SounDiT: Geo-Contextual Soundscape-to-Landscape Generation¶
Conference: CVPR 2026
Paper: CVF Open Access
Code: Project Page https://gisense.github.io/SounDiT-Page/
Area: Diffusion Models / Image Generation / Cross-Modal Generation
Keywords: Soundscape-to-Landscape Generation, Audio-to-Image, Diffusion Transformer, Mixture of Experts, Geographic Context
TL;DR¶
This paper proposes a new task, "Geo-Contextual Soundscape-to-Landscape Generation" (GeoS2L)—synthesizing geographically realistic landscape images from environmental soundscapes (rather than individual physical sound-producing objects). To support this, the authors construct two large-scale paired soundscape-landscape datasets (SoundingSVI with 169K pairs and SonicUrban with 237K pairs), design a SounDiT model that injects both soundscape and scene context into a DiT backbone, and introduce a Place Similarity Score (PSS) evaluation framework to measure "geographic consistency." SounDiT significantly outperforms existing audio-to-image methods on metrics such as FID (reducing FID from 34 to 16, and 41 to 11).
Background & Motivation¶
Background: Audio-to-Image (A2I) generation has achieved the ability to synthesize corresponding object images based on sound: painting a bird upon hearing chirping, or drawing a car upon hearing engine sounds. Mainstream approaches (such as Sound2Scene, AudioToken, GlueGen, CoDi, etc.) rely on general audio-visual datasets (containing object sounds, human voices, weather, and limited scene types) to map audio signals to their respective "sound sources."
Limitations of Prior Work: Fields like geography, urban planning, and environmental psychology are concerned not with "which specific bird or car" is present, but rather with the environmental scene where the sound occurs—e.g., whether bird chirps imply a forest trail or an urban green space, and whether car noises indicate a busy streetscape or a specific road. Existing A2I models bind sounds directly to sound-producing objects, thereby losing the geographic context vital for practical applications. Consequently, they often generate stylized or unrealistic images inconsistent with actual geographic environments.
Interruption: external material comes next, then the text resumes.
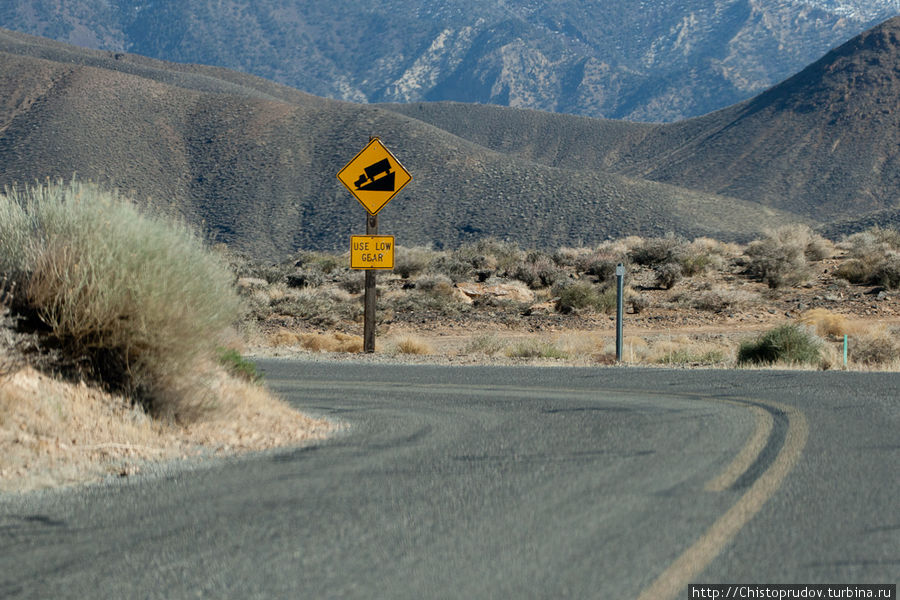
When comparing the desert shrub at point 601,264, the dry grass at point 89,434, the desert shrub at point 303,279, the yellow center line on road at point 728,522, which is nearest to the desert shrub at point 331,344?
the dry grass at point 89,434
Even the few existing diffusion-based exploratory works in geographic A2I rely solely on soundscapes as the only input without introducing geographic context. Furthermore, modern architectures with powerful performance in image/video generation, such as Diffusion Transformers (DiTs), remain largely unexplored in A2I, let alone integrated with geographic knowledge.
Key Challenge: Soundscapes naturally contain insufficient information to uniquely determine a visual environment—a snippet of bird chirping could occur in either a rural park or an urban square. Relying solely on the acoustic modality cannot stably pin down "what category of place" it is. Moreover, existing evaluation metrics (FID, AIS, IIS) focus only on visual/acoustic fidelity and fail to measure whether the generated images belong to the same geographic scene category as the input soundscapes.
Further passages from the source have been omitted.